The Richmond Symphony organization includes a full-time orchestra with more than 70 musicians, the Richmond Symphony Chorus with 150 volunteer members, and the Richmond Symphony Youth Orchestra programs with more than 260 student participants. Each season, approximately 200,000 community members listen to live concerts and radio broadcasts by the Richmond Symphony, and 55,000 students and teachers participate in the Symphony's educational outreach programs.

===Richmond Symphony Chorus===

The Richmond Symphony Chorus was founded in 1971 and gave its first performance under the direction of Robert Shaw. Its directors have been James Erb from 1971 to 2007, Erin R. Freeman from 2007 to 2022, and Richard W. Robbins from 2024 to the present.

===Richmond Symphony Youth Orchestra Program===

The Richmond Symphony Youth Orchestra Program includes four ensembles of elementary to secondary school students. Hae Lee was appointed conductor of the Richmond Symphony Youth Orchestra in 2024.

==Concert series==

The orchestra performs five concert series: Masterworks, featuring symphonic repertoire and guest artists; Metro Collection Series, featuring chamber music and Richmond Symphony musicians as soloists; Pops, featuring classical and popular repertoire; LolliPops, a family-oriented concert series; and Rush Hour, one-hour casual concerts at Hardywood Park Craft Brewery.
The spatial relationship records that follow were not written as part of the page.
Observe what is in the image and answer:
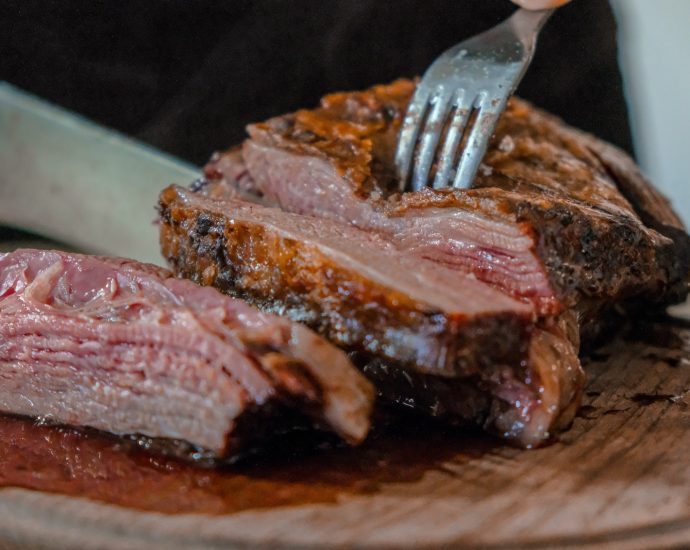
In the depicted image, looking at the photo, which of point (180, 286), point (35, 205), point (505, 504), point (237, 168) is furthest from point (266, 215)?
point (35, 205)

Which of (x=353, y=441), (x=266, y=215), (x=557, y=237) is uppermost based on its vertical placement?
(x=557, y=237)

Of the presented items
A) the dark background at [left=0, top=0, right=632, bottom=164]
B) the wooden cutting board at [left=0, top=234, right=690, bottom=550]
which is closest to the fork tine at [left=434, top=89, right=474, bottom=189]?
the wooden cutting board at [left=0, top=234, right=690, bottom=550]

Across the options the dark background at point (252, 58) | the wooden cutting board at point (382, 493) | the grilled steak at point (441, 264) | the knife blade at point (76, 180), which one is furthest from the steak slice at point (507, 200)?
the dark background at point (252, 58)

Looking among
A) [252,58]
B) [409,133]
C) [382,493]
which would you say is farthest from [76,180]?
[382,493]

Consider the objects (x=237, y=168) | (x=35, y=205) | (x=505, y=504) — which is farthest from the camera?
(x=35, y=205)

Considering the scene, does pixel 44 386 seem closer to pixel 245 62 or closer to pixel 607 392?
pixel 607 392

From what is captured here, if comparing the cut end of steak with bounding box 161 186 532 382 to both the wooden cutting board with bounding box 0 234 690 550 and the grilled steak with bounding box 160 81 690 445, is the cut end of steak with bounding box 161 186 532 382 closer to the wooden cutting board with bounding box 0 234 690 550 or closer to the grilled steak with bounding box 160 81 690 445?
the grilled steak with bounding box 160 81 690 445
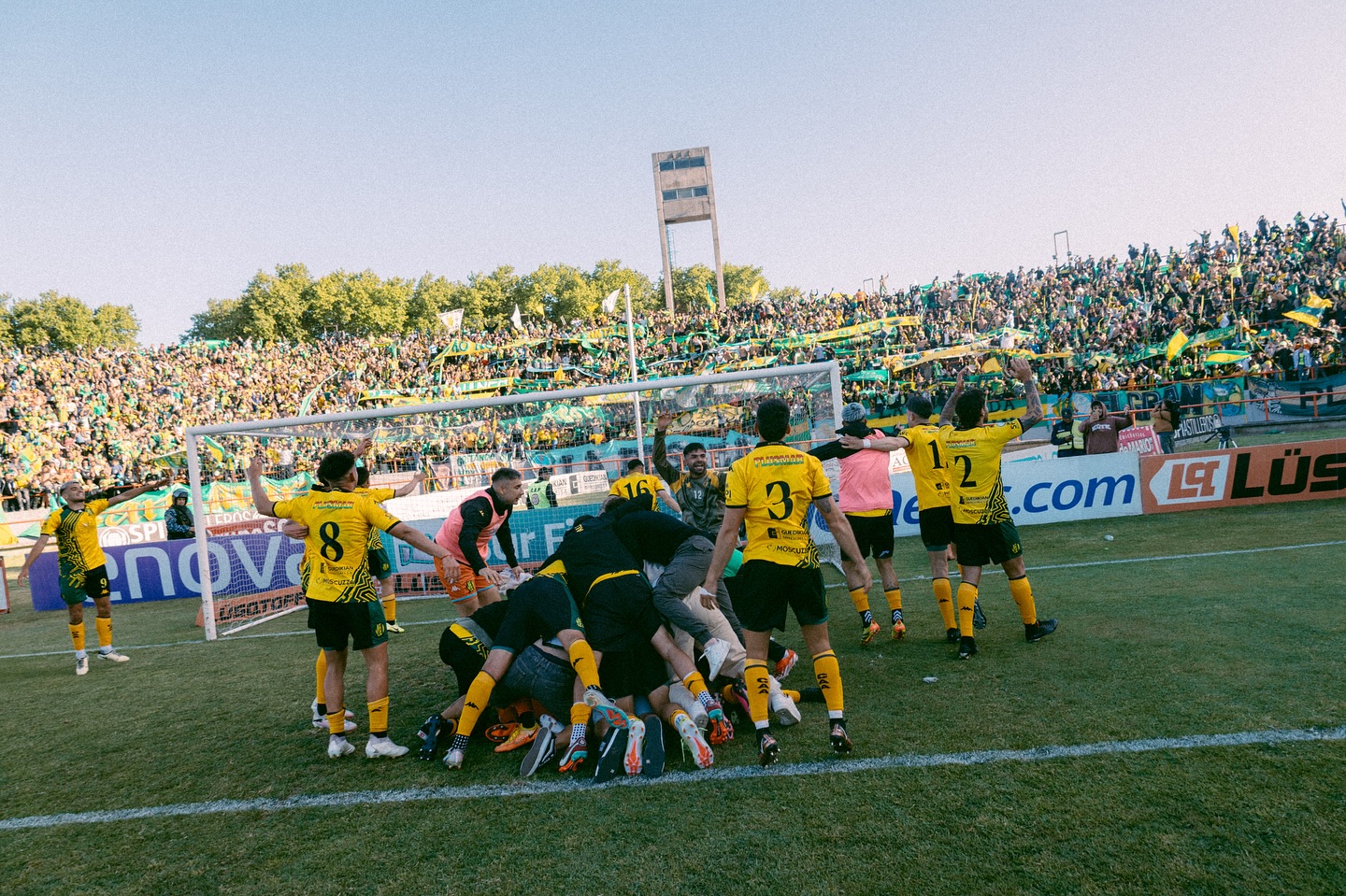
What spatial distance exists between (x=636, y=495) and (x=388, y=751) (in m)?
2.60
==Notable collaborations==

The Symphony has performed with musicians and guest artists including Claudio Arrau, Joshua Bell, Yefim Bronfman, Aaron Copland, Yo-Yo Ma, Jessye Norman, Itzhak Perlman, Jean-Pierre Rampal, Isaac Stern, William Grant Still, Jean-Yves Thibaudet, André Watts, Tony Bennett, Ray Charles, the Dave Matthews Band, Aretha Franklin, Marvin Hamlisch, and Bruce Hornsby.

==Community engagement==

In 2015, the Richmond Symphony launched its "Big Tent" initiative, which brings concerts and festivals to communities throughout the Richmond region.

As of December 2019, Big Tent community festivals had reached tens of thousands of audience members, generated more than 150 community partnerships, and helped raise more than US$400,000 for the purchase of 363 instruments and in support of arts programming in Richmond Public Schools.

The Big Tent initiative was among the programs supported by a 2017 American Orchestras' Futures Fund grant from the League of American Orchestras.